AUFGABEN:
(a) Fasse den Artikel über unfaire Handelspraktiken in zwei Sätzen zusammen.
(b) Gib den Abschnitt des Artikels über unfaire Handelspraktiken wieder, beginnend bei „Die immer weiter“ und endend bei „Wettbewerb fallen würden.“, und benenne dabei „Landwirte“ in „Bauern“ um.
(c) Vor welchem Gremium äußerte sich EU-Kommissar Phil Hogan laut dem Artikel über unfaire Handelspraktiken im Jahr 2014?

TEXTAUSZUG:

▶

Unabhängige Bauernstimme, Nr. 426 - November 2018
Die Zeitung von Bäuerinnen und Bauern

Unfaire Handelspraktiken sollen verboten werden
Auch die Tierschutzprogramme des Handels könnten betroffen sein

von Marcus Nürnberger


Die immer weiter fortschreitende Konzentration einzelner Unternehmen innerhalb der Handelskette von Lebensmitteln und deren daraus resultierende Marktmacht wird schon seit vielen Jahren immer wieder kritisiert. Auch EU-Kommissar Phil Hogan sieht diese Bedrohung eines fairen Wettbewerbs. 2014 sagte er im EU-Agrarausschuss: "Die schnelle Konzentration bei Handel und Verarbeitern hat für viele Landwirte zu einer ungleichen Verhandlungsposition geführt." Im Frühjahr dieses Jahres hat die Generaldirektion Landwirtschaft nun einen Vorschlag gemacht, obwohl Handelsfragen in der EU eigentlich in die Kompetenz der Generaldirektionen Binnenmarkt und Wettbewerb fallen würden.

Klare Regeln
In dem neuen Gesetz soll u. a. eine zeitnahe Bezahlung von leicht verderblichen Waren geregelt werden. Ebenso ein Verbot kurzfristiger Stornierung, die es dem Anbieter von verderblicher Ware unmöglich macht, andere Abnehmer zu finden. Auch sollen einseitige Änderungen der Lieferbedingungen - die Häufigkeit, den Zeitpunkt, Umfang und Qualität betreffend - untersagt werden. Zulasten des Lieferanten gehende Klauseln, die diesen zur Übernahme der Kosten für verdorbene Ware verpflichten, und die Praktik, dass der Handel sich eine Listung neuer Produkte durch sogenannte Listungsgebühren bezahlen lässt, sollen ebenso untersagt werden wie die Praxis, den Lieferanten die Produktwerbung des Verkäufers bezahlen zu lassen.

◀

ERFASSTE ANGABEN:
▶

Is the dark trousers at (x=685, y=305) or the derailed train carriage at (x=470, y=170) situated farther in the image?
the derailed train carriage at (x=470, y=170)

◀

ANTWORTEN:
(a) Die zunehmende Konzentration im Lebensmittelhandel und die daraus entstehende Marktmacht werden seit Jahren kritisiert, und die Generaldirektion Landwirtschaft hat im Frühjahr einen Vorschlag vorgelegt. Das neue Gesetz soll unter anderem eine zeitnahe Bezahlung leicht verderblicher Waren regeln und kurzfristige Stornierungen, einseitige Änderungen der Lieferbedingungen, Listungsgebühren sowie das Abwälzen von Kosten für verdorbene Ware und Produktwerbung auf die Lieferanten verbieten.

(b)
Die immer weiter fortschreitende Konzentration einzelner Unternehmen innerhalb der Handelskette von Lebensmitteln und deren daraus resultierende Marktmacht wird schon seit vielen Jahren immer wieder kritisiert. Auch EU-Kommissar Phil Hogan sieht diese Bedrohung eines fairen Wettbewerbs. 2014 sagte er im EU-Agrarausschuss: "Die schnelle Konzentration bei Handel und Verarbeitern hat für viele Bauern zu einer ungleichen Verhandlungsposition geführt." Im Frühjahr dieses Jahres hat die Generaldirektion Landwirtschaft nun einen Vorschlag gemacht, obwohl Handelsfragen in der EU eigentlich in die Kompetenz der Generaldirektionen Binnenmarkt und Wettbewerb fallen würden.

(c) Vor dem EU-Agrarausschuss.